Metin bölümü –
------------

1. YAZARLAR

  2. Abdurrahman Koya

  3. Tarihte Benzerine Az Rastlanan Bir Topluluk: Tebliğ Cemaati

Tarihte Benzerine Az Rastlanan Bir Topluluk: Tebliğ Cemaati

Temmuz 2001A+A-

İmanda Yolculuk Edenler: Muhammed Halid Mesud tarafından yazılan bu kitapta, imanın tazelenmesi için ülkeler arası faaliyetler gösteren Tebliğ Cemaati'nden bahsedilmektedir. (Brill Akademic Yayınevi, Boston, Amerika, 2000, 268 s.)

Tebliğ Cemaati, genellikle uzun sakallı ve geniş elbise giyinen, nefsinin isteklerini kırmaya çalışarak mütevazi bir hayat yaşama gayretinde olan "müslüman" imajını canlandırmaktadır. Bu şablon kimilerince tuhaf karşılansa da tamamıyla yanlış olduğunu söylemek mümkün değildir. Tebliğ Cemaati'nin toplantılarına devam edenler; katıldıkları bu toplantılarda aynı tür giysi giymeleri ve aynı davranışlar içerisinde bulunmaları noktasında eğitilmekte ve bu şekilde cemaat homojen hale getirilmeye çalışılmaktadır. Üzücü bir şekilde, bu giyim tarzından yola çıkılarak, cemaatin insanları "koyun sürüsü" haline getirdiği savunulmakta; cemaatle ilgili konferans ve makalelerde, cemaatin tarihine, ideolojisine ve metodolojisine nadiren yer verilmektedir.

"Tebliğ Cemaati" konusunu içeren "İmanda yolculuk Edenler" ve benzeri kitaplar, cemaatin tanınması yönünde atılan olumlu adımlardır. Bu çalışma ile birlikte birçok sosyal bilimci de Tebliğ Cemaati'nin ülkeler arası bir hareket haline gelmesi hakkında gözlem ve çalışmalar yapmaya başladılar. Cemaatin dünya çapında en geniş hareket olması gerçeğine rağmen bu konuda yazılmış çok az eser mevcuttur. Elde edilebilecek eserler, ya cemaat üyeleri ya oryan­talistler ya da cemaatin usulüne karşı olanlar tarafından kaleme alındığı için, hareketin kritiğini yapmamızı sağlayacak olan verileri yeterince içermemektedir.

------------

(Altyazılı web görseli verileri)
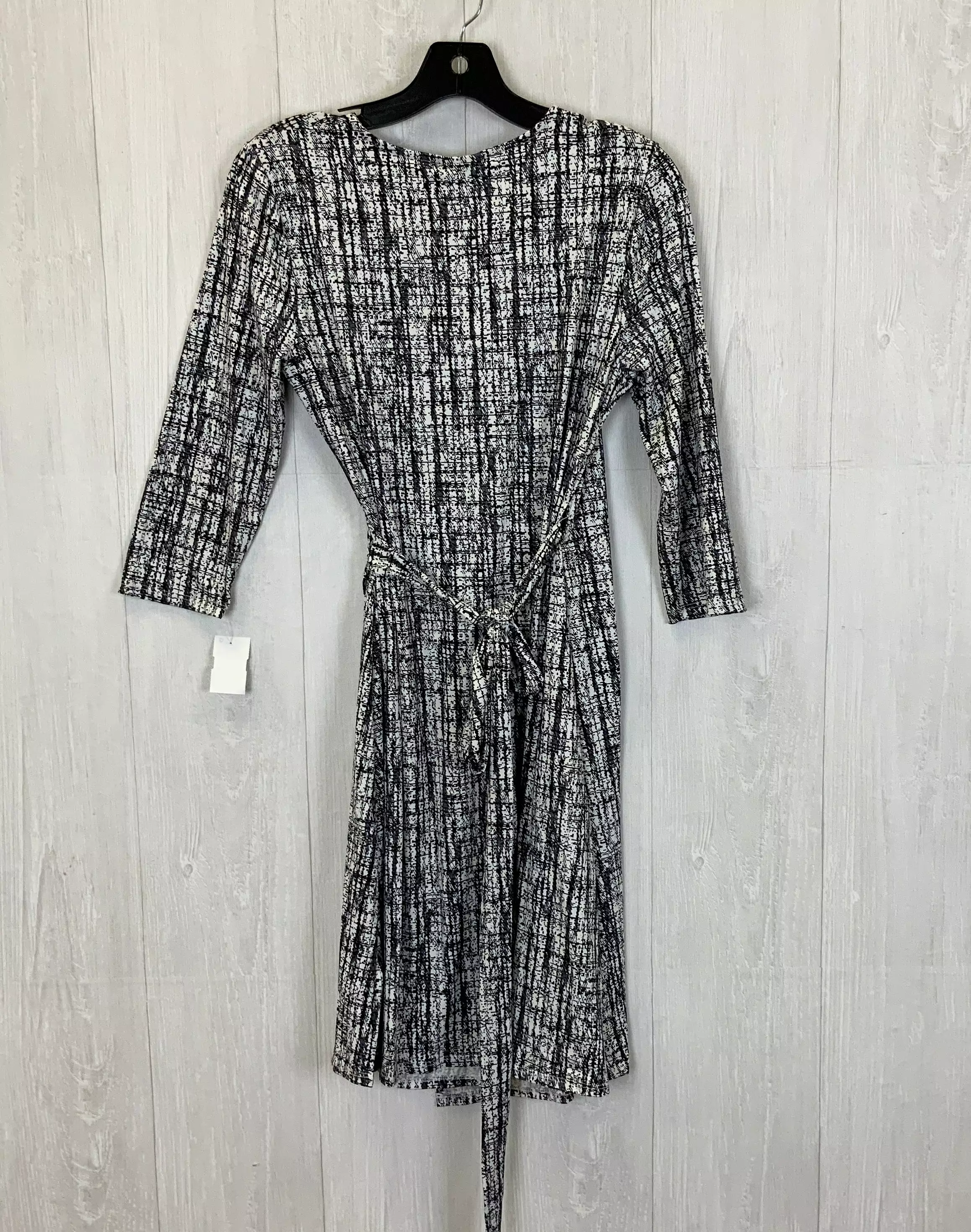 Dress Casual Short By Lularoe  Size: Xs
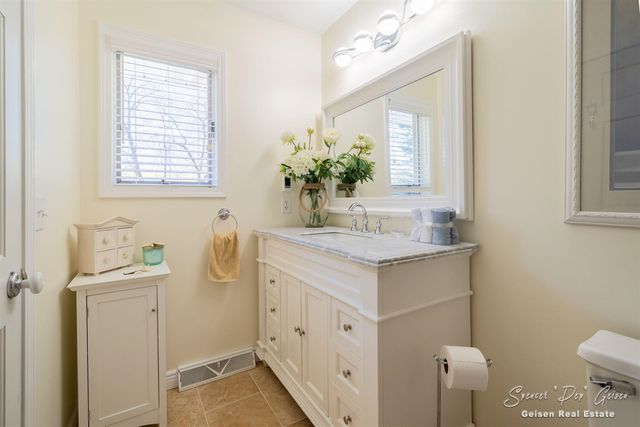 8717 River Oaks Circle, Greenville, MI 48838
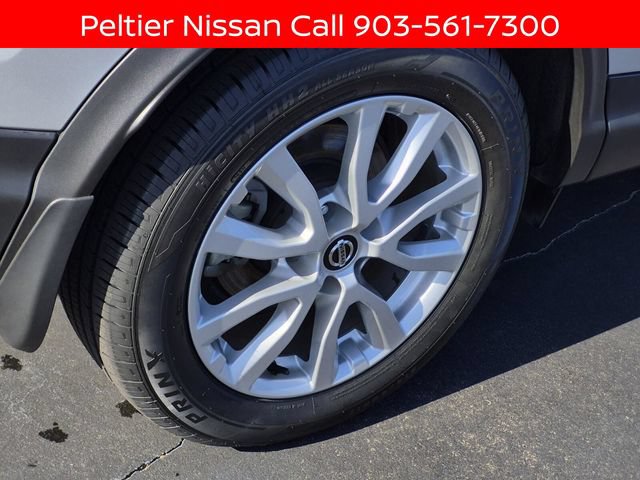 Certified 2022 Nissan Rogue Sport SV w/ Technology Package AWD/4WD image 7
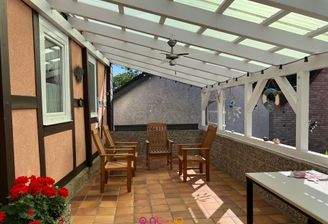 Überdachte Terrasse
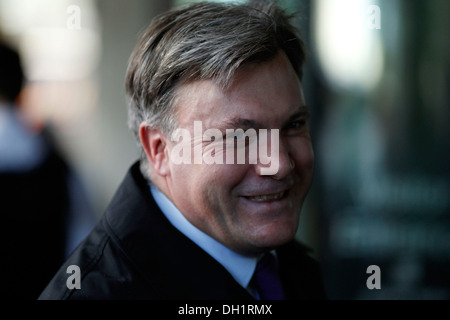 Le poste de ministre des Finances fantôme Ed Balls arrive à Portcullis House à Londres, Angleterre le 29 octobre 2013. Banque D'Images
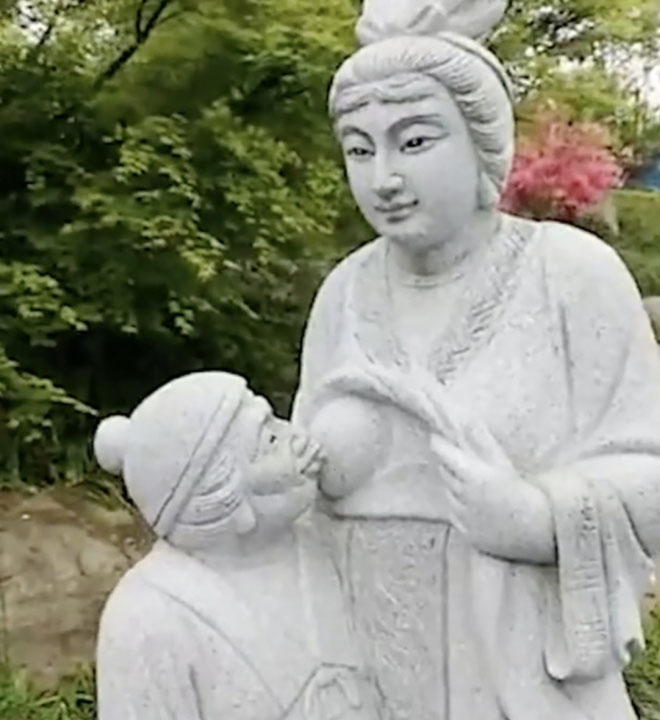 중국서 논란된 '시어머니 젖먹이는 며느리 동상' 결국 철거
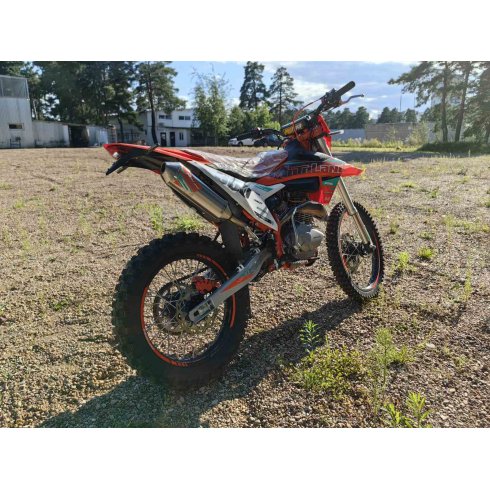 Мотоцикл Motoland SMX300 S4 (175FMM) с ЭПТС (оранжевый)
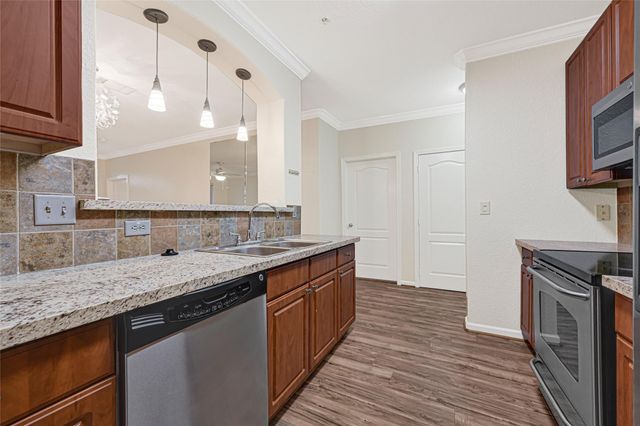 1711 Old Spanish Trail 117, Houston, TX 77054
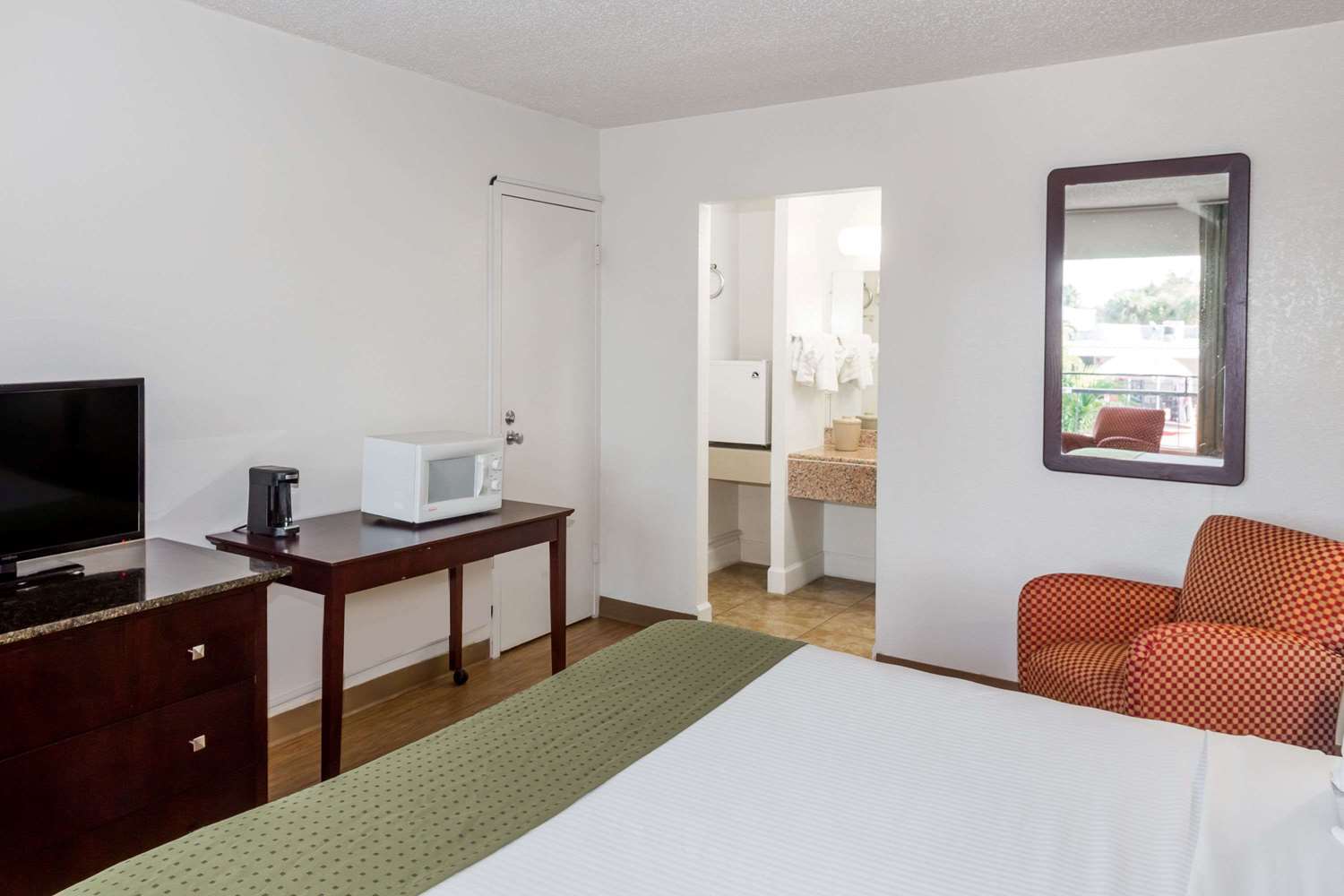 Days Inn By Wyndham St. Petersburg / Tampa Bay Area Pinellas Park Zewnętrze zdjęcie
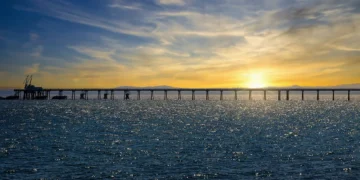 Shell Oil Pipeline Leak Contaminates Singapore Waters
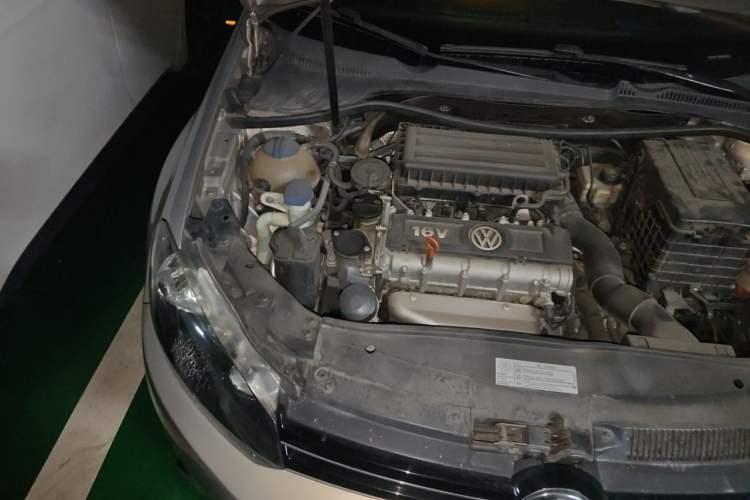 Used Volkswagen Golf 2012 1.6L Automatic Comfort Model Engine Bay Right
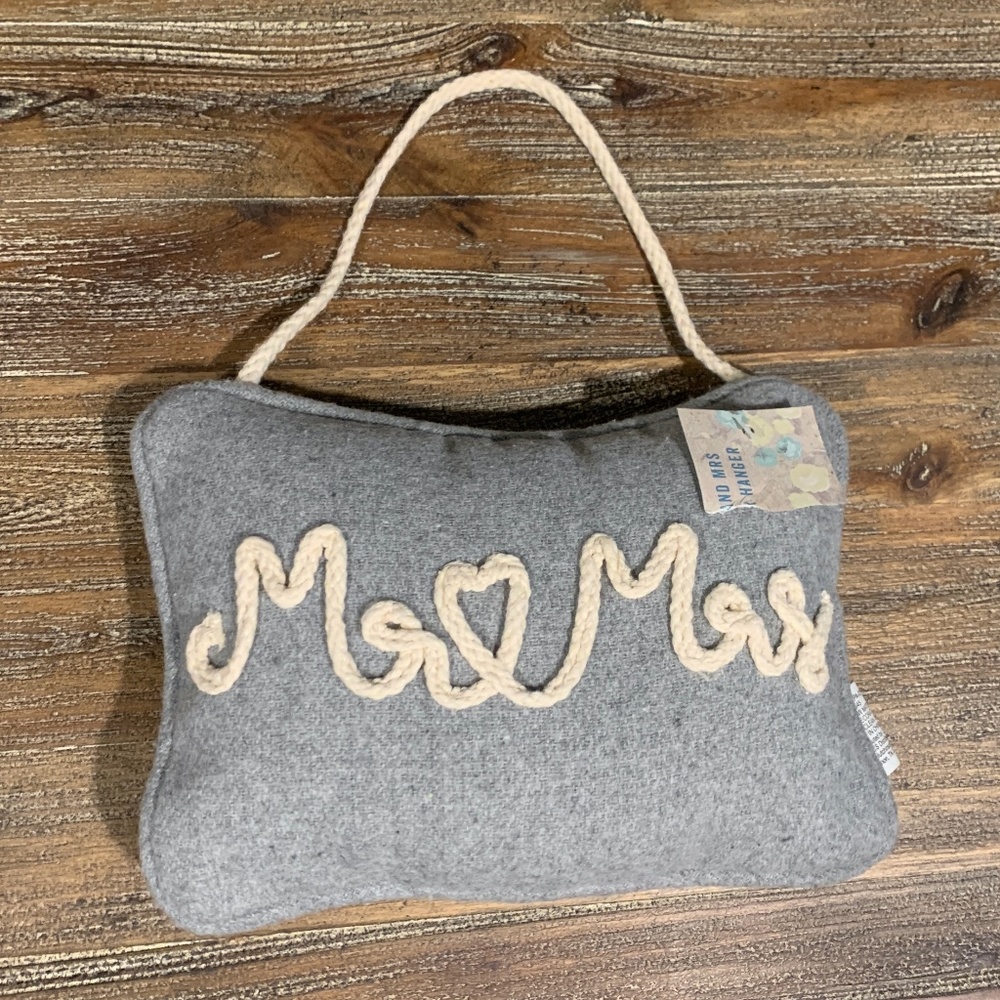 Mr & Mrs Door Hanging Pillow NWT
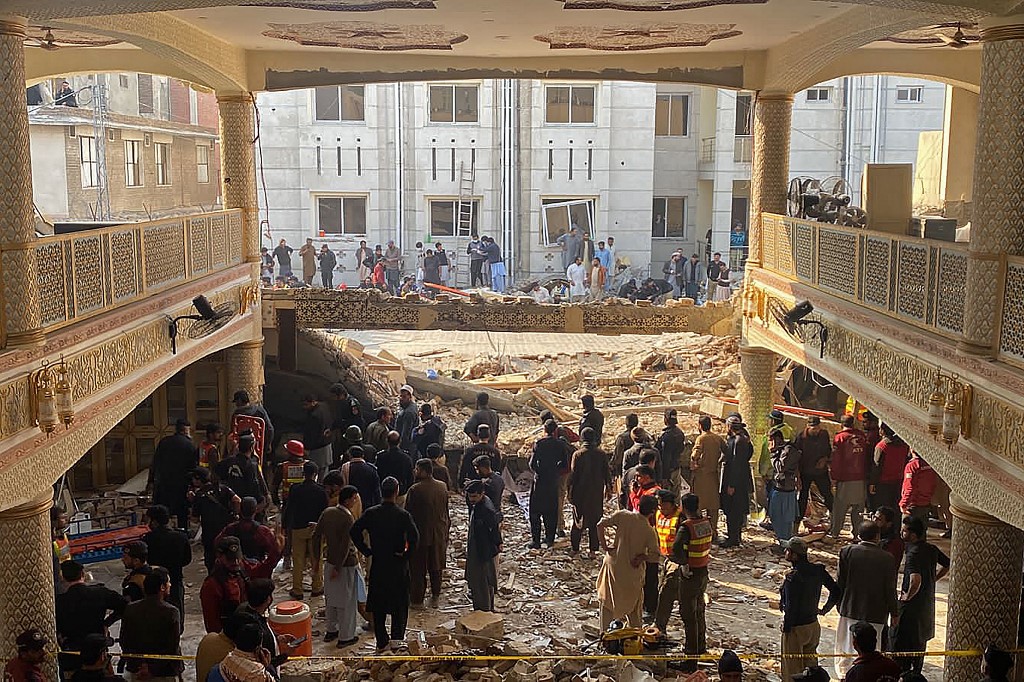 Unión Europea condena “enérgicamente” atentado en mezquita de Pakistán que dejó decenas de muertos
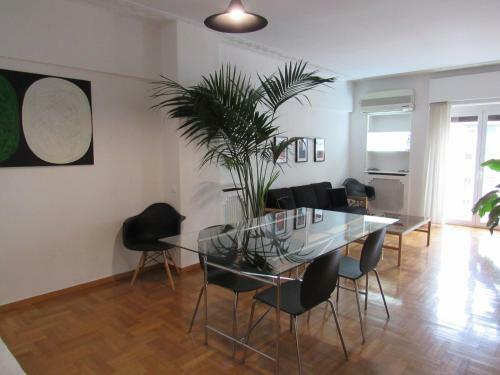 Sunny Apartment On 6th Floor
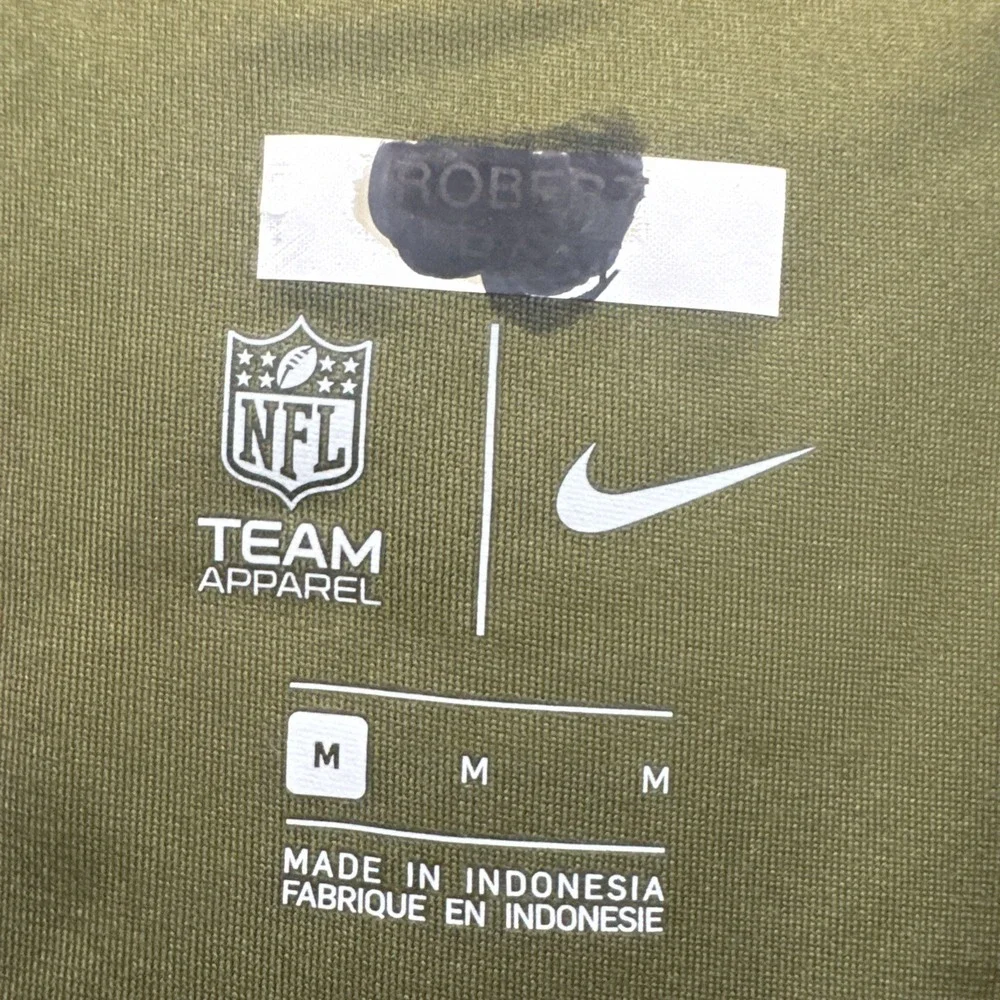 Nike patriots salute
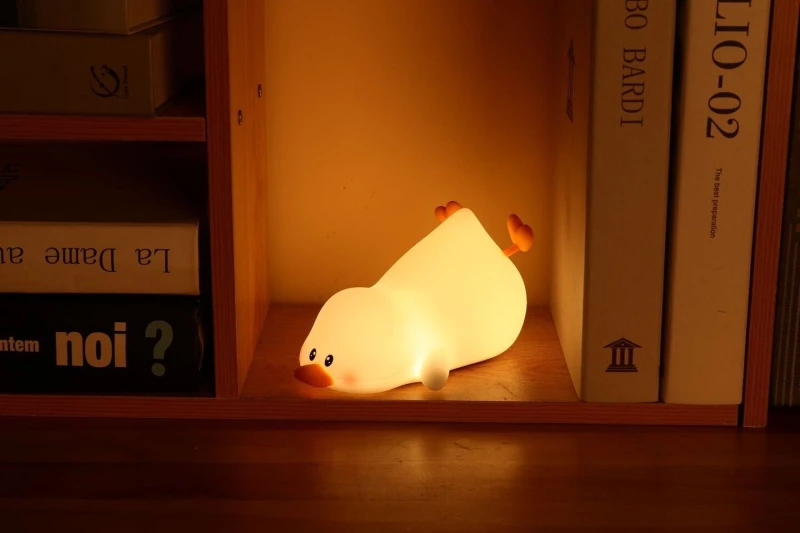 Winkee - Clumsy Duck Night Light - Compact / Gadgets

------------

Yapılacak iş 1 – Listenin ilk satırından başlayıp "Mr & Mrs Door Hanging Pillow NWT" geçen satırda bitecek şekilde, iki uç da dahil, bu satırları boş olanları atlayarak "No" ve "Satır" sütunlu bir Markdown tablosuna çevir. Resimleri cevaba koyma.
Yapılacak iş 2 – Tebliğ Cemaati üzerine olan yazıyı bittiği yerden devam ettir.

Cevap alanı 1 –
| No | Satır |
|---|---|
| 1 |  Dress Casual Short By Lularoe  Size: Xs |
| 2 |  8717 River Oaks Circle, Greenville, MI 48838 |
| 3 |  Certified 2022 Nissan Rogue Sport SV w/ Technology Package AWD/4WD image 7 |
| 4 |  Überdachte Terrasse |
| 5 |  Le poste de ministre des Finances fantôme Ed Balls arrive à Portcullis House à Londres, Angleterre le 29 octobre 2013. Banque D'Images |
| 6 |  중국서 논란된 '시어머니 젖먹이는 며느리 동상' 결국 철거 |
| 7 |  Мотоцикл Motoland SMX300 S4 (175FMM) с ЭПТС (оранжевый) |
| 8 |  1711 Old Spanish Trail 117, Houston, TX 77054 |
| 9 |  Days Inn By Wyndham St. Petersburg / Tampa Bay Area Pinellas Park Zewnętrze zdjęcie |
| 10 |  Shell Oil Pipeline Leak Contaminates Singapore Waters |
| 11 |  Used Volkswagen Golf 2012 1.6L Automatic Comfort Model Engine Bay Right |
| 12 |  Mr & Mrs Door Hanging Pillow NWT |

Cevap alanı 2 –
80 ülkeden daha fazla bir alanda mensupları bulunan ve bu yönüyle dünyadaki en geniş misyonerlik faaliyeti olarak kabul edilen cemaat, ilginçtir ki hiç bir resmi yapı ve organizasyona sahip değildir. Bu hareketin, birçok renkli faaliyetlerin vatanı olan Hindistan, Delhi'de çıkmış olması ve Hindistan Yarımadası'nda milyonlarca üyesinin olması hiç de şaşılası bir durum değildir. Cemaatin misyonerlik faaliyetini yürütebildiği en elverişli dönem "hac" dönemidir. Pakistan, Hindistan ve Bangladeş'teki cemaat üyeleri bu dönemde geniş bir Müslüman kitleye tebliğ fırsatını bulmaktadırlar.

Cemaatin yayılabildiği Yarımadalar ve Diğer Alanlar: Tebliğ Cemaati, tartışma gruplarının yaptığı toplantılar sayesinde, dünyanın başka bölgelerinde de başarılı faaliyetler yürütmekte ve diğer İslami gruplarla karşılaştırılarak ortaya çıkarılmaya çalışan "iticilik" imajına rağmen sessiz ama emin adımlarla yayılmaya devam etmektedir. Herhangi bir İslam ülkesinde, Tebliğ Hareketi, işportacıdan tıp öğrencisine ve iş adamına kadar birçok kişiyi etkileyerek onları camilerde ya da İslami merkezlerde bir araya getirmeyi başarmıştır. Mensuplarının sayısını her zaman düşük tutmaya çalışan cemaat; böylece yapılan hararetli tartışmalarla az sayıdaki katılımcıyı etkilemeyi amaçlamıştır. Bu çalışmaları yürütürken cemaat tabii ki bazı engellerle karşılaşmıştır. Örneğin, Malezya Devlet Başkanı, ülkesinde üretime katılan insanların cemaatin yapmış olduğu faaliyetlere katılmak için aylarca çalışmayıp; tebliğ amacıyla başka ülkelere gitmelerinden rahatsız olmuş ve cemaatin faaliyetlerini ülkesine yasaklayarak; cemaat üyelerine "insanların refah içerisinde yaşamalarını engelleyen sapıklar" gibi yakıştırmalarda bulunmuştur. Bu suçlamaları yapan Başkan, bir süre sonra küçük yaştaki kızlara tecavüz ettiği suçlamaları yüzünden istifa etmiş ve böylece cemaat üzerindeki baskı da kalkmıştır.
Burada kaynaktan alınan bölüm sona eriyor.